Come to think of it, I think this will be the first Thanksgiving meal I’m organizing, but I cook for about thirty people regularly, and have catered larger events, so hopefully what I’ve learned will be of some use to you, especially if you’re hosting your first Thanksgiving meal:

  1. Make a plan. I’ve already extolled the virtues of planning, but seriously, make a plan at least a week ahead of time. Find your recipes for every element of your meal, make a grocery list, and create a schedule for how you’re going to get it done. For example, I’ll be making pastry for apple pie on Wednesday, and preparing the filling and doing the baking on Thursday (our meal is on Friday). Do as much as you can ahead of time, and the day-of preparations won’t feel so daunting.
  2. It’s okay to take shortcuts. If this is your first time hosting a sizable celebration (or if it’s your hundredth time), it’s okay to focus on one or two things you want to do from scratch, and take shortcuts in other places. This is not the time to start churning butter. Maybe your turkey will be of the ready-to-roast variety, but you’re going to try making a pumpkin pie from scratch. Or maybe your pumpkin pie will come from a bakery, but you’re going to make stuffing using an old family recipe. Pick your battles. And if someone compliments you on your store-bought pumpkin pie, just say “thank you.”

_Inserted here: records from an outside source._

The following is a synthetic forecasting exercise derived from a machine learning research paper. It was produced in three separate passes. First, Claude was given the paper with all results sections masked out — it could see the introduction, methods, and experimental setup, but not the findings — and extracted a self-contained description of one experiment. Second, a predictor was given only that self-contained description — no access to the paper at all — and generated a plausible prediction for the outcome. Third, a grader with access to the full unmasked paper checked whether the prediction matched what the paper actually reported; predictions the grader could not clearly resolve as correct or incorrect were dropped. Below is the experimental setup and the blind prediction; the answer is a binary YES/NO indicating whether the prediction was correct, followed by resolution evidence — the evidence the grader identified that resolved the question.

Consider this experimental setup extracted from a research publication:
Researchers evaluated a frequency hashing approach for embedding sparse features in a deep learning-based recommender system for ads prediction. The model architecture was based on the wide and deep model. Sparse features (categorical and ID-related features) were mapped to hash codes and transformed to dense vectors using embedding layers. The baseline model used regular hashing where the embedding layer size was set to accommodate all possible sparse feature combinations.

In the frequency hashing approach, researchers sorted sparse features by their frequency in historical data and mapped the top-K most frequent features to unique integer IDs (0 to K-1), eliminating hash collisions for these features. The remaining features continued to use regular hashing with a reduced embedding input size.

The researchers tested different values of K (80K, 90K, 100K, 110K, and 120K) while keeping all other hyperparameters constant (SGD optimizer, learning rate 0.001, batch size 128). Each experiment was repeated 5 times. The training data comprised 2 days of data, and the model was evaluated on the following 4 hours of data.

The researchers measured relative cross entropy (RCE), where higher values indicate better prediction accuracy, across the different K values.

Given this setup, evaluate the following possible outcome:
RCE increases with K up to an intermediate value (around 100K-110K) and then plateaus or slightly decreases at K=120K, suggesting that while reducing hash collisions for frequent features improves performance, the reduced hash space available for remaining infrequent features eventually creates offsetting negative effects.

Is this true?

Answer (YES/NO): NO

  3. Consider allergies. The traditional turkey dinner is actually a great meal to make for people with allergies and food sensitivities, because chances are, everyone will be able to eat something without you going to a whole lot of extra effort. A vegetarian might be missing the main event, but she’ll be able to eat almost everything else. Someone with gluten sensitivities will miss out on stuffing, but he’ll be able to have plenty of other parts of the meal (just don’t cook the stuffing in the turkey). If you’re feeding several people with allergies, and want options for dessert, make something that everyone can eat. An apple crumble made from certified gluten-free oats and coconut oil instead of butter is a great option.
  4. Enlist help. You don’t have to do this on your own. This might look like having a few friends/family members come early to peel potatoes, or it might mean everyone brings their fave side dish (which will help with point #5). Don’t invite everyone to come and help you; if you’re anything like me, this will just stress you out and you’ll have to go hide in the pantry for a few minutes and have a cup of tea. Just ask those who you know will be helpful and encouraging.
  5. It’s about more than the food. Perhaps more than anything else, my season in the kitchen has taught me that I cannot please everyone everyday. When you’re cooking for a group from a variety of places and backgrounds, you’re always going to be missing a “classic” (to them) Thanksgiving dish. But more than likely, you’re going to have something that everyone enjoys, whether it’s the turkey, the mashed potatoes, or the pumpkin pie. And besides, the point of Thanksgiving is not the food. It’s the thanks-giving. The thankfulness for friends and family, and for God’s provision in our lives.

What are your Thanksgiving/entertaining tips?